*Exercise goal:*
The records should be written out in full, with nothing altered.

*Data for this exercise:*
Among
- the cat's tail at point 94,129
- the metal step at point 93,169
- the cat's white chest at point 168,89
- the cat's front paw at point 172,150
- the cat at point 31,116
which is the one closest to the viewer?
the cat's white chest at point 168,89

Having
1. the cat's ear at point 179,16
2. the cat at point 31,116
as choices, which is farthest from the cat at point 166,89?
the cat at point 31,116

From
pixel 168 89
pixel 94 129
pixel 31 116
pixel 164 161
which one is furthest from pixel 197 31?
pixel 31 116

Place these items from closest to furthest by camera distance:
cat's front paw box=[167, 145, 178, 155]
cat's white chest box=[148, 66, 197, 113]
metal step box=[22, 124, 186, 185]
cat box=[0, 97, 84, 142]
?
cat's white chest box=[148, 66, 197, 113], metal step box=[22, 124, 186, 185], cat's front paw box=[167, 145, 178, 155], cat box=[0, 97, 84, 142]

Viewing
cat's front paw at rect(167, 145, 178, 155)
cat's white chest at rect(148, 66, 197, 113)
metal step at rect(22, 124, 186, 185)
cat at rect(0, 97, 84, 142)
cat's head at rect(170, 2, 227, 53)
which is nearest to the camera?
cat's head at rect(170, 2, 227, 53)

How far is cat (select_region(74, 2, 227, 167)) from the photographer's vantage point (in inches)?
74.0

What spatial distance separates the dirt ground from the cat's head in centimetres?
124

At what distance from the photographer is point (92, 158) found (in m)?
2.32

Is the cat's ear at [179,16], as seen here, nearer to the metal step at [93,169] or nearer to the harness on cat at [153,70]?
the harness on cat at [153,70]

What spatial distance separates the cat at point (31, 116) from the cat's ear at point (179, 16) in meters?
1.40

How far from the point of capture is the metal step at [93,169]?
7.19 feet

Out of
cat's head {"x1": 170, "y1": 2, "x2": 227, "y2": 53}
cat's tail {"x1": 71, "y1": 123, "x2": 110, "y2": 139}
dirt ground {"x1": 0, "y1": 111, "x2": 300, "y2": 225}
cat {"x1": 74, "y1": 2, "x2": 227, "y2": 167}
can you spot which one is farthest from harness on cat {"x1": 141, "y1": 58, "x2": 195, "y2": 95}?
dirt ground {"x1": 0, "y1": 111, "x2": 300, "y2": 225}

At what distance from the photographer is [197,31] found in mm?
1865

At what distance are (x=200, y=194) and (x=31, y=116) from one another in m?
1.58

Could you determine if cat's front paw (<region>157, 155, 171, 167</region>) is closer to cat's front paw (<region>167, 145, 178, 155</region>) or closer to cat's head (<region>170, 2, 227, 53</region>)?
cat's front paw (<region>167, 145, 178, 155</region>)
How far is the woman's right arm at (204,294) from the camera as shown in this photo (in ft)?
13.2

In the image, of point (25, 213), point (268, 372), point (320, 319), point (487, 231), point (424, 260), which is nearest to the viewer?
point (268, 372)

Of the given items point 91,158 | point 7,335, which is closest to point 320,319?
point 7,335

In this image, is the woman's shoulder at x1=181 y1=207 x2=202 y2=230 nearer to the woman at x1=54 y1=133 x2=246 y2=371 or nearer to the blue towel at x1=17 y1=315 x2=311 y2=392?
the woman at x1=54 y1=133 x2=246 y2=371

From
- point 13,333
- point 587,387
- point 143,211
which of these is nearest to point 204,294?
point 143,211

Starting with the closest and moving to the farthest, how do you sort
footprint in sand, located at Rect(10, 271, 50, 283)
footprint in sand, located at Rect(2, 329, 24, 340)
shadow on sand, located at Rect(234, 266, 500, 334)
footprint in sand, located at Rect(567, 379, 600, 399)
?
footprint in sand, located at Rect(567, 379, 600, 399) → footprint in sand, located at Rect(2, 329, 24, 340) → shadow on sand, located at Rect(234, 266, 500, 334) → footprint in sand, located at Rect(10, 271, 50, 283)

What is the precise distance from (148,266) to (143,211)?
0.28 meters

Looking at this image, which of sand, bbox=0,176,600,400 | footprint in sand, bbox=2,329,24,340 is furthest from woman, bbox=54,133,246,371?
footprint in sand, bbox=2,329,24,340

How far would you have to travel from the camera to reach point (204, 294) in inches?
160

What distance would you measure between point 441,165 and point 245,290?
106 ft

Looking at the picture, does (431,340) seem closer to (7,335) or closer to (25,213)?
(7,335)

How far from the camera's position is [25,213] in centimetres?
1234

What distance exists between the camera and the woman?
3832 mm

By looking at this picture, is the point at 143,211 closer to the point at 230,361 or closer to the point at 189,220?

*Output of the task:*
Among
- the cat's tail at point 94,129
- the metal step at point 93,169
- the cat's white chest at point 168,89
- the cat's front paw at point 172,150
- the cat at point 31,116
which is the one closest to the viewer?
the cat's white chest at point 168,89

Having
1. the cat's ear at point 179,16
2. the cat at point 31,116
as choices, which is farthest from the cat at point 166,89?
the cat at point 31,116

From
pixel 168 89
pixel 94 129
pixel 31 116
pixel 164 161
which one is furthest from pixel 197 31?
pixel 31 116

Place these items from closest to furthest by camera distance:
cat's front paw box=[167, 145, 178, 155]
cat's white chest box=[148, 66, 197, 113]
metal step box=[22, 124, 186, 185]
cat box=[0, 97, 84, 142]
?
cat's white chest box=[148, 66, 197, 113], metal step box=[22, 124, 186, 185], cat's front paw box=[167, 145, 178, 155], cat box=[0, 97, 84, 142]

Viewing
cat's front paw at rect(167, 145, 178, 155)
cat's white chest at rect(148, 66, 197, 113)
metal step at rect(22, 124, 186, 185)
cat at rect(0, 97, 84, 142)
cat's head at rect(170, 2, 227, 53)
which is nearest to the camera?
cat's head at rect(170, 2, 227, 53)

How far is cat (select_region(74, 2, 227, 167)) from the photographer's vantage point (in inches)?
74.0

What spatial distance separates the dirt ground from the cat's head in centimetres?
124

At what distance from the photographer is point (92, 158) found (in m)?
2.32

Is the cat's ear at [179,16], as seen here, nearer to the metal step at [93,169] or nearer to the harness on cat at [153,70]?
the harness on cat at [153,70]

What spatial distance separates the cat at point (31, 116) from the cat's ear at point (179, 16) in meters?
1.40

How far from the point of capture is the metal step at [93,169]?
7.19 feet

Out of
cat's head {"x1": 170, "y1": 2, "x2": 227, "y2": 53}
cat's tail {"x1": 71, "y1": 123, "x2": 110, "y2": 139}
dirt ground {"x1": 0, "y1": 111, "x2": 300, "y2": 225}
cat {"x1": 74, "y1": 2, "x2": 227, "y2": 167}
can you spot which one is farthest from harness on cat {"x1": 141, "y1": 58, "x2": 195, "y2": 95}?
dirt ground {"x1": 0, "y1": 111, "x2": 300, "y2": 225}

At what distance from the photographer is [197,31] found in mm?
1865

At what distance are (x=200, y=194) and (x=31, y=116) from one another in m?
1.58

Could you determine if cat's front paw (<region>157, 155, 171, 167</region>) is closer to cat's front paw (<region>167, 145, 178, 155</region>) or closer to cat's head (<region>170, 2, 227, 53</region>)?
cat's front paw (<region>167, 145, 178, 155</region>)
How far is the woman's right arm at (204,294) from the camera as shown in this photo (in ft)?
13.2

In the image, of point (25, 213), point (268, 372), point (320, 319), point (487, 231), point (424, 260), which is nearest to the viewer?
point (268, 372)

Of the given items point 91,158 | point 7,335, which is closest to point 320,319?
point 7,335

In this image, is the woman's shoulder at x1=181 y1=207 x2=202 y2=230 nearer to the woman at x1=54 y1=133 x2=246 y2=371 or nearer to the blue towel at x1=17 y1=315 x2=311 y2=392?
the woman at x1=54 y1=133 x2=246 y2=371

From
- point 13,333
- point 587,387
- point 143,211
which of these is nearest to point 204,294?
point 143,211

Starting with the closest and moving to the farthest, how do you sort
footprint in sand, located at Rect(10, 271, 50, 283)
footprint in sand, located at Rect(2, 329, 24, 340)
shadow on sand, located at Rect(234, 266, 500, 334)
footprint in sand, located at Rect(567, 379, 600, 399)
?
footprint in sand, located at Rect(567, 379, 600, 399) → footprint in sand, located at Rect(2, 329, 24, 340) → shadow on sand, located at Rect(234, 266, 500, 334) → footprint in sand, located at Rect(10, 271, 50, 283)

What is the precise distance from (148,266) to (143,211)?
0.28 meters

Looking at this image, which of sand, bbox=0,176,600,400 | footprint in sand, bbox=2,329,24,340 is furthest from woman, bbox=54,133,246,371?
footprint in sand, bbox=2,329,24,340

How far would you have to travel from the camera to reach point (204, 294) in inches?
160

What distance would you measure between point 441,165 and point 245,290?
106 ft

Looking at the picture, does (431,340) seem closer to (7,335) or closer to (25,213)?
(7,335)

How far from the camera's position is [25,213] in centimetres?
1234

What distance exists between the camera and the woman?
3832 mm

By looking at this picture, is the point at 143,211 closer to the point at 230,361 or closer to the point at 189,220?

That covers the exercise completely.